» WORK TO COMPLETE:
Turn all of the material below into a numbered list with one line per entry, leaving out the blank lines and the pictures.

» Stored entries:
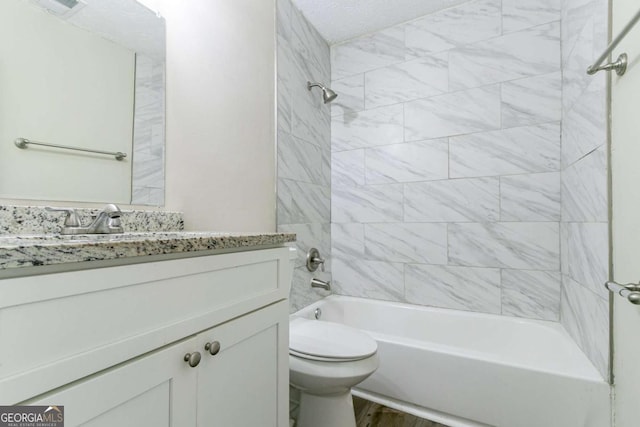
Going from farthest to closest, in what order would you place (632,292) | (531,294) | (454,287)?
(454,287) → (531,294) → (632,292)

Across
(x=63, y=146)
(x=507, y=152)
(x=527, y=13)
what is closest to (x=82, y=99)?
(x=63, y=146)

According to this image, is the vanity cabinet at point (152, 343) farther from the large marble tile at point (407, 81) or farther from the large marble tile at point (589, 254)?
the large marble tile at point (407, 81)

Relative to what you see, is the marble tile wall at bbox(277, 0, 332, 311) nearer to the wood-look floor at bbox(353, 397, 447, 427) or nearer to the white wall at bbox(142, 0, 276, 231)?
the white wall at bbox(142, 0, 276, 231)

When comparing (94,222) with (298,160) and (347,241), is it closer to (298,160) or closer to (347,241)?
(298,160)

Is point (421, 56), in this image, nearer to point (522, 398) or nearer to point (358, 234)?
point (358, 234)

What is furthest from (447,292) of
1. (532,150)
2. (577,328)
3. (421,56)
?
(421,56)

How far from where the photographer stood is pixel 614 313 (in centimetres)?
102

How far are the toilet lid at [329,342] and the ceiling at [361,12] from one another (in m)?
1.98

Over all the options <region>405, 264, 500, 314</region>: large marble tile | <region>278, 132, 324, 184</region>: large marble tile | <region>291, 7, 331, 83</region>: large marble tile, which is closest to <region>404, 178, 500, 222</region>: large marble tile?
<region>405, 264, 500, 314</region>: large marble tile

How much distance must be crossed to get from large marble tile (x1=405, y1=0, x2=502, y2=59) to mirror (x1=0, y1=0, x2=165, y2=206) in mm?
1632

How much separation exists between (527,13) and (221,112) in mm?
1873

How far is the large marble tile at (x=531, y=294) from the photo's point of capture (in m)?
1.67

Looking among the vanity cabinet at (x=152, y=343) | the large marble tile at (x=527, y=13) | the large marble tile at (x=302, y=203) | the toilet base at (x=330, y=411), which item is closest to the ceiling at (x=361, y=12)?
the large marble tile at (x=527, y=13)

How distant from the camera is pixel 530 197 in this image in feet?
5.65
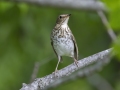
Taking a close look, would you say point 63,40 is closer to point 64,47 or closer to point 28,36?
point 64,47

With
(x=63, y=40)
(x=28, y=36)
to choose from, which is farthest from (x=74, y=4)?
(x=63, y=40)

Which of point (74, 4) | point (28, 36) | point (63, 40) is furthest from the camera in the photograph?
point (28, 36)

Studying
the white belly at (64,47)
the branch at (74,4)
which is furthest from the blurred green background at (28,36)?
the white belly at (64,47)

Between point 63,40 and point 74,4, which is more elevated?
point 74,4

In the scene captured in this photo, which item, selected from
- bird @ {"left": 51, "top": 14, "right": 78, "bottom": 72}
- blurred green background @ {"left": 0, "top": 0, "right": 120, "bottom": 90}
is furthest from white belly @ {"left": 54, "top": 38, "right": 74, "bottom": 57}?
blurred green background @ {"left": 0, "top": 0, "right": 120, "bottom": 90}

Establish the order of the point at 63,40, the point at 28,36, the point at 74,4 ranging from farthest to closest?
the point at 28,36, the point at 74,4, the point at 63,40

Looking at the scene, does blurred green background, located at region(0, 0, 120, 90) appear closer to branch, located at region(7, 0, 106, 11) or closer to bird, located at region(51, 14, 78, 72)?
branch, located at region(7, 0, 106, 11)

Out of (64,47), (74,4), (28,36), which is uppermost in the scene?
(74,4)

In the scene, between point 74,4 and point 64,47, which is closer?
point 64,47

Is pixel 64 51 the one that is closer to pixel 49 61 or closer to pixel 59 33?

» THE REPLY:
1. Going from farthest to closest, in what order would you place (632,292) | (531,294) | (454,287)?
2. (454,287) → (531,294) → (632,292)
3. Across
4. (x=63, y=146)
5. (x=507, y=152)
6. (x=527, y=13)
7. what is closest to (x=82, y=99)?
8. (x=63, y=146)
9. According to this image, is the vanity cabinet at point (152, 343) farther from the large marble tile at point (407, 81) or farther from the large marble tile at point (589, 254)?
10. the large marble tile at point (407, 81)
11. Relative to what you see, is the marble tile wall at bbox(277, 0, 332, 311) nearer to the wood-look floor at bbox(353, 397, 447, 427) or nearer to the white wall at bbox(142, 0, 276, 231)?
12. the white wall at bbox(142, 0, 276, 231)
13. When comparing (94,222) with (298,160) and (347,241), is it closer to (298,160) or closer to (347,241)?
14. (298,160)
15. Is point (421, 56), in this image, nearer to point (522, 398) or nearer to point (358, 234)?
16. point (358, 234)
17. What is furthest from (447,292) of
18. 1. (532,150)
19. 2. (577,328)
20. 3. (421,56)
21. ?
22. (421,56)
23. How far from where the photographer stood is pixel 614 313 (in centimetres)?
24. 102
25. How far are the toilet lid at [329,342] and the ceiling at [361,12] from one another (in m)?
26. 1.98
27. Over all the options <region>405, 264, 500, 314</region>: large marble tile | <region>278, 132, 324, 184</region>: large marble tile | <region>291, 7, 331, 83</region>: large marble tile, which is closest to <region>404, 178, 500, 222</region>: large marble tile?
28. <region>405, 264, 500, 314</region>: large marble tile
29. How much distance must be crossed to get from large marble tile (x1=405, y1=0, x2=502, y2=59) to mirror (x1=0, y1=0, x2=165, y2=206) in mm?
30. 1632
31. How much separation exists between (527,13) and (221,112) in mm?
32. 1873
33. How far is the large marble tile at (x=531, y=294) from the photo's point of capture (in m)?
34. 1.67
35. Looking among the vanity cabinet at (x=152, y=343) | the large marble tile at (x=527, y=13) | the large marble tile at (x=302, y=203) | the toilet base at (x=330, y=411), which item is closest to the ceiling at (x=361, y=12)?
36. the large marble tile at (x=527, y=13)
37. How distant from the camera is pixel 530 197 in this image in feet?
38. 5.65
39. Taking a close look, would you say point 63,40 is closer to point 64,47 or closer to point 28,36?
40. point 64,47
41. With
42. (x=63, y=40)
43. (x=28, y=36)
44. to choose from, which is farthest from (x=74, y=4)?
45. (x=63, y=40)
46. Which of point (74, 4) | point (28, 36) | point (63, 40) is furthest from the camera in the photograph?
47. point (28, 36)
48. Studying
49. the white belly at (64,47)
50. the branch at (74,4)
51. which is furthest from the blurred green background at (28,36)?
52. the white belly at (64,47)
53. Between point 63,40 and point 74,4, which is more elevated?
54. point 74,4
55. In the scene captured in this photo, which item, selected from
56. - bird @ {"left": 51, "top": 14, "right": 78, "bottom": 72}
57. - blurred green background @ {"left": 0, "top": 0, "right": 120, "bottom": 90}
58. is furthest from white belly @ {"left": 54, "top": 38, "right": 74, "bottom": 57}?
59. blurred green background @ {"left": 0, "top": 0, "right": 120, "bottom": 90}
60. Establish the order of the point at 63,40, the point at 28,36, the point at 74,4 ranging from farthest to closest?
61. the point at 28,36, the point at 74,4, the point at 63,40
62. Looking at the scene, does blurred green background, located at region(0, 0, 120, 90) appear closer to branch, located at region(7, 0, 106, 11) or closer to bird, located at region(51, 14, 78, 72)?
63. branch, located at region(7, 0, 106, 11)
64. Out of (64,47), (74,4), (28,36), which is uppermost in the scene?
65. (74,4)
66. In the scene, between point 74,4 and point 64,47, which is closer?
67. point 64,47
68. Is pixel 64 51 the one that is closer to pixel 49 61 or closer to pixel 59 33?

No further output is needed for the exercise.